On Nov 7 last year, Dexter: New Blood premiered. Picking up eight years after the ending of Dexter’s eighth season, New Blood ran for ten episodes, as the showrunners and cast sought to provide the series and titular character, Dexter (Michael C. Hall) a proper ending.
During the first episode, I admit I didn’t remember much about the previous eight seasons despite religiously watching each episode throughout my college years. But just like how Hall comfortably slipped back into his old ways of killing bad men ritualistically, the memories came crawling back with ease.
Actress Jennifer Carpenter also returns as Debra Morgan. Once a morally upright detective and sister, Debra – now dead – forms a part of Dexter’s subconscious, a spectre only he sees, both as a reminder of his actions that led to her death and as a guiding compass to make sure he doesn’t go back to his old, bloody ways.

It’s great watching Hall and Carpenter return to the roles that made them stars, and the series itself carries itself well for most of the episodes, as the story revolves around Dexter’s “Dark Passenger” – what Dexter calls the murderous urges he has – returning after eight years of suppression, and how the sudden appearance of his son Harrison (Jack Alcott) throws his entire life into a new light: fatherhood.
New Blood’s main villain, a mysterious figure that abducts lone women is equally well-written and played.
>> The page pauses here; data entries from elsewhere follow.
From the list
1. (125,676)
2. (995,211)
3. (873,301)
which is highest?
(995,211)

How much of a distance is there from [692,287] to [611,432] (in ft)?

The character’s motivation and life ties perfectly into New Blood’s exploration of familial bonds and men that inherit “evil” from their fathers, and the cyclical nature of it all.
For nine episodes and half of the tenth episode, New Blood proves itself as a great addition to the Dexter lore and a proper extension to the horrid previous series finale, but at the end of the new season, history repeats itself.
The ending, telegraphed and predictable, doesn’t earn its final moments. However, seen half glass full, New Blood nonetheless provides a finality and send-off for Dexter that the previous series finale never delivered. Any closure for Dexter, as unearned as it may be, is still better than him driving off into a CGI hurricane conjured on a television budget.